If no mandolin is available, then use a knife: once the skin is removed, hold the fruit with a paper towel. Then, make several vertical, rapid, light whacks against the flesh, never cutting too deep. Next, take a vegetable peeler and run it from the top to the bottom of the fruit—the grated pieces should be long and thinly cut strands on account of the previous knife hacks.
Papayas are climacteric, and will therefore ripen once picked. If purchasing a hard, green papaya, it will ripen in the course of the following week. Wrapping the fruit in newspaper or putting it in a brown paper bag with a banana will hasten this process.
At room temperature, ripe papayas will keep for approximately 3 days. Eventually, the fruit decomposes, which is evident by developing mushy exterior and white mold.
To extend the life of ripe papaya, cut it in half and cover in plastic wrap—the fruit will keep for a week or so. Many stores sell halved papayas for precisely this reason, as they can sell what would otherwise be overripe, spoiled fruit if kept whole.
It is possible to freeze papayas. Simply cut the fruit into chunks, scatter on a paper-lined cookie tray, freeze, and then transfer the frozen cubes in a freezer bag.
|Papaya cumin grilled tofu from|
Papaya Recipe Ideas and Uses:
--Add papaya to salsa recipes
--Make a Thai salad by combining ripe papaya chunks with shredded carrots, red bell pepper, raw mango (or banana flower), mint, and peanuts. Combine with a dressing made from coconut oil, peanut butter, ginger, garlic soy sauce and lemon juice. This combination works for finely shredded raw papaya as well.
--Add fresh papaya slices to spring rolls, along with vermicelli, mint, basil, shredded carrot, julienned cucumbers and ground peanuts.
--Make a papaya avocado salad by chopping papaya into small cubes, adding diced avocados, limejuice, chopped cashews, mango, salt, pepper, and balsamic vinaigrette.
--Make a thick papaya shake by pureeing papaya and leaving it to sit in the freezer until it’s near frozen. Remove, and blend the puree with strawberries and frozen bananas.

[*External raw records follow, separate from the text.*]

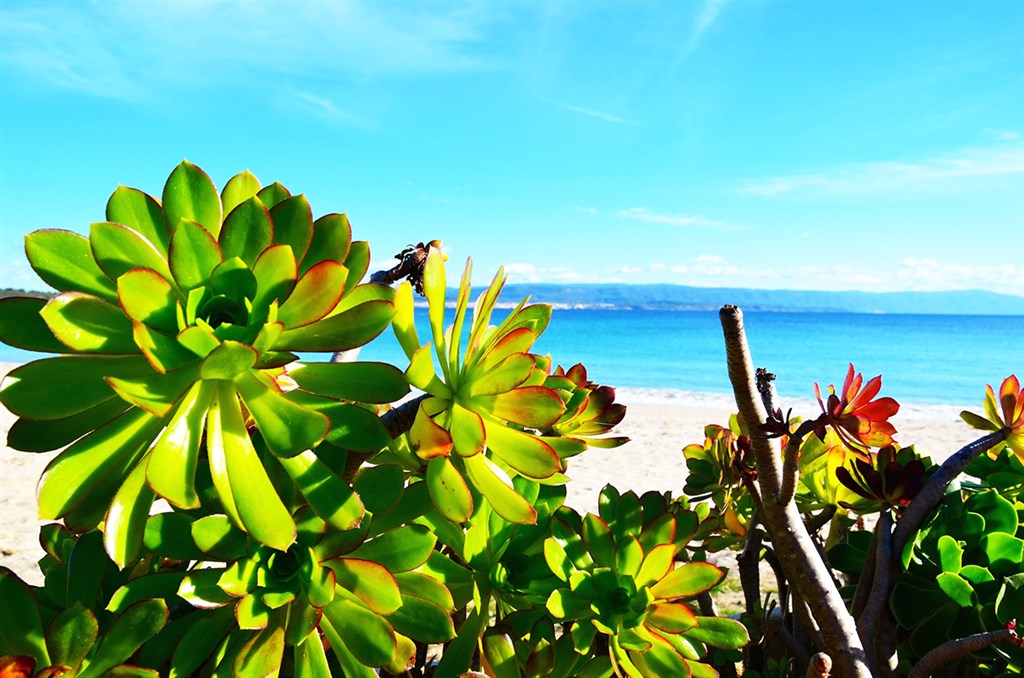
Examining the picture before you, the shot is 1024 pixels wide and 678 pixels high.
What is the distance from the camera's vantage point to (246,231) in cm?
67

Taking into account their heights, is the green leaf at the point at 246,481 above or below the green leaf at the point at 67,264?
below

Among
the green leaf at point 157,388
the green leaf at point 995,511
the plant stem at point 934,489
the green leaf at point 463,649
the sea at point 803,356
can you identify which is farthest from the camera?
the sea at point 803,356

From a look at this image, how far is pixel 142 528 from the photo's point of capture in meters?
0.60

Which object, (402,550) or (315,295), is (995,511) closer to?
(402,550)

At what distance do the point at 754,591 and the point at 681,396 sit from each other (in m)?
20.2

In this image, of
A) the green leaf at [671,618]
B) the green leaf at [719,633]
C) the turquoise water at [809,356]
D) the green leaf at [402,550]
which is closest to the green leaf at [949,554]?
the green leaf at [719,633]

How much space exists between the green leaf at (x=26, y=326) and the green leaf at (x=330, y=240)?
0.79 ft

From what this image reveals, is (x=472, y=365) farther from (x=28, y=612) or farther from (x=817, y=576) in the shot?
(x=817, y=576)

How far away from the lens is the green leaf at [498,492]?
26.1 inches

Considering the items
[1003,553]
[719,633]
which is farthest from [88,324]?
[1003,553]

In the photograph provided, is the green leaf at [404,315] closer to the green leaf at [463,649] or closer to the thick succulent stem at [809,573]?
the green leaf at [463,649]

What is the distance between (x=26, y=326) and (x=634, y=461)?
29.6 feet

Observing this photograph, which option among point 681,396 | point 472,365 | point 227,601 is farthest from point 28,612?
point 681,396

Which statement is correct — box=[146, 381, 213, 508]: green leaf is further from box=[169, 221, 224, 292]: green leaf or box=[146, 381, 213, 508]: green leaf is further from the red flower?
the red flower
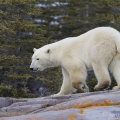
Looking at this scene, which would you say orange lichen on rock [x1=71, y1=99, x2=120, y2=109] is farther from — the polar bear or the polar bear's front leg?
the polar bear's front leg

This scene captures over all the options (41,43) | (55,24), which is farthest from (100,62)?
(55,24)

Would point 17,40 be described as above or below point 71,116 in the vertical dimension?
above

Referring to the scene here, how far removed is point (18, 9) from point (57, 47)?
9121 millimetres

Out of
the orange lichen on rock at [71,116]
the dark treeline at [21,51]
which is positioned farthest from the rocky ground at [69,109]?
the dark treeline at [21,51]

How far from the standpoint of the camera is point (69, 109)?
5883mm

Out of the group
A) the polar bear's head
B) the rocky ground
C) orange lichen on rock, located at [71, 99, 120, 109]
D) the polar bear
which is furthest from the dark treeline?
orange lichen on rock, located at [71, 99, 120, 109]

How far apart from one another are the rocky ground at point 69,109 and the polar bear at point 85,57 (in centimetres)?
140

Include soymilk and sugar if desired.
--Add mashed papaya to baking recipes, such as breads and cupcakes.
--Create a punch from blending papaya, coconut jelly pulp and mango. Add orange or pineapple juice, limejuice, and water. If for legal, responsible adults… throw in some coconut rum or vodka.

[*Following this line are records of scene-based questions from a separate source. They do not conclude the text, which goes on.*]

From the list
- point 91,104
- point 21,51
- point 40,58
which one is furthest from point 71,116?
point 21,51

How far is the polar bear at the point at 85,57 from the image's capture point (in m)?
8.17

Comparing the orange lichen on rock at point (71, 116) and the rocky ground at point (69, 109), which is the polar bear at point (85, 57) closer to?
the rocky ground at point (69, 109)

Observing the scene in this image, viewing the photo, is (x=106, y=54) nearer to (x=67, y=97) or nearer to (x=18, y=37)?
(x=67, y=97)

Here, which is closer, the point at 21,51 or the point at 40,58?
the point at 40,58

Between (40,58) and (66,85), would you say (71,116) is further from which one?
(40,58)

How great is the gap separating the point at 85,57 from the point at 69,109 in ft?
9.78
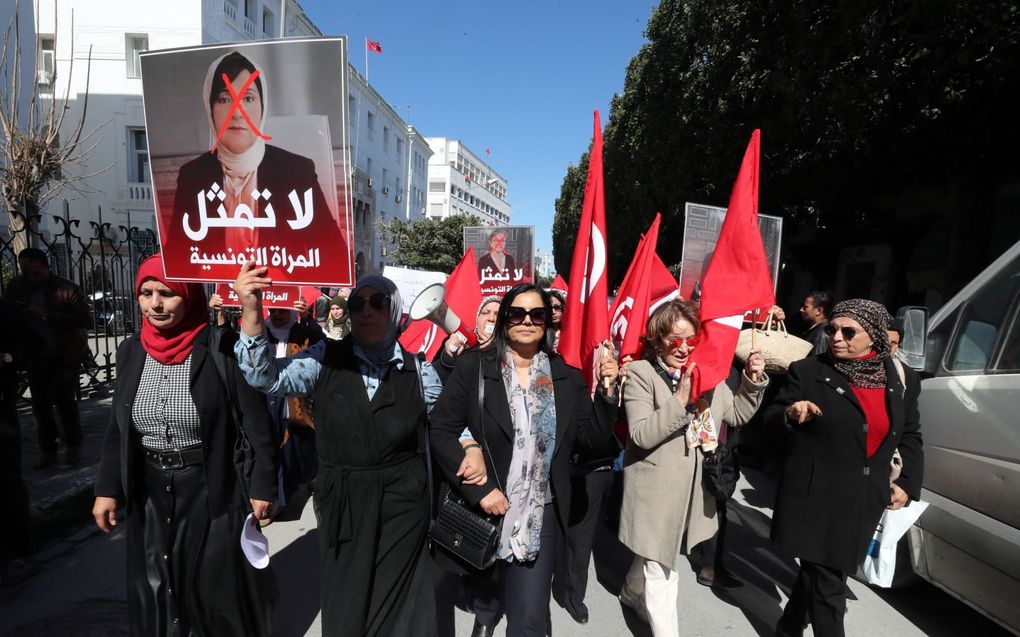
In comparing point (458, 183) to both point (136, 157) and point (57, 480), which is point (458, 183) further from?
point (57, 480)

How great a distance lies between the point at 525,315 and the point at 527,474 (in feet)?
2.26

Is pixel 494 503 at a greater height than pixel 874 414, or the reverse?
pixel 874 414

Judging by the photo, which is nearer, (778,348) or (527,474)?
(527,474)

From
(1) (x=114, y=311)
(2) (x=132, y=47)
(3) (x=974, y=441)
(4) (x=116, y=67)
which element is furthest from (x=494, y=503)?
(2) (x=132, y=47)

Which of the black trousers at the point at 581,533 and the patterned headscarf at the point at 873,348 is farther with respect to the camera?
the black trousers at the point at 581,533

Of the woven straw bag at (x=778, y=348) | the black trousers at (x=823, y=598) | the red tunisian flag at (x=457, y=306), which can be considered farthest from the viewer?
the red tunisian flag at (x=457, y=306)

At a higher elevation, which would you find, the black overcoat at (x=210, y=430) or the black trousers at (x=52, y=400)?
the black overcoat at (x=210, y=430)

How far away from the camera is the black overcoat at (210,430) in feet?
7.48

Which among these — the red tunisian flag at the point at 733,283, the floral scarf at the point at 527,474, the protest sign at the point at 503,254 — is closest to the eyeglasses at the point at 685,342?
the red tunisian flag at the point at 733,283

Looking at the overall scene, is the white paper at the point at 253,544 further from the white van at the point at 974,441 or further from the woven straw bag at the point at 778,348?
the white van at the point at 974,441

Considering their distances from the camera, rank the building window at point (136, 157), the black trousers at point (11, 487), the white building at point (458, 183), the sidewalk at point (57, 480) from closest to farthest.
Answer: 1. the black trousers at point (11, 487)
2. the sidewalk at point (57, 480)
3. the building window at point (136, 157)
4. the white building at point (458, 183)

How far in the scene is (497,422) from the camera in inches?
96.2

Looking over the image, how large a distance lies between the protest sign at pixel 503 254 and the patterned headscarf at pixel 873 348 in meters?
4.91

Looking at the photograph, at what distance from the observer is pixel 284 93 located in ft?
7.07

Banana, coconut, pineapple, mango, kiwi, strawberry, raw mango, cucumber, avocado, banana flower, bell pepper, bread fruit, cacao, guava, jackfruit,
Herbs, oil, and spices: coconut oil, mint, basil, groundnut, nut milk, cashew, ginger, garlic, lemon juice, limejuice, soy sauce, balsamic vinegar, chocolate sauce, pumpkin puree
|Vegan coconut lime pie with papaya sauce from|
Papaya fruits do not grow on trees; rather, they grow on large leafy herbs.
While Mark Twain called watermelon the fruit of the angels, Christopher Columbus thought the same of the delectable papaya.
According to the book, “Fruit Crops: Vol. 3,” much of Maharashtra’s papaya production goes towards papain extraction, likely for medicinal and cosmetic use.
Papayas used to be a favorite food of the now-extinct glyptadon—a prehistoric 15-foot long giant armadillo. On the other hand, the British didn’t have the privilege of enjoying the fruit until it appeared in their markets during the 1960s.
The biotech behemoth, Monsanto offered Tamil Nadu a 10-year, royalty-free license for its genetically modified papaya capable of resisting the ringspot virus. As of March 2013, the government has approved a field trial of genetically modified crops, of which papaya is included.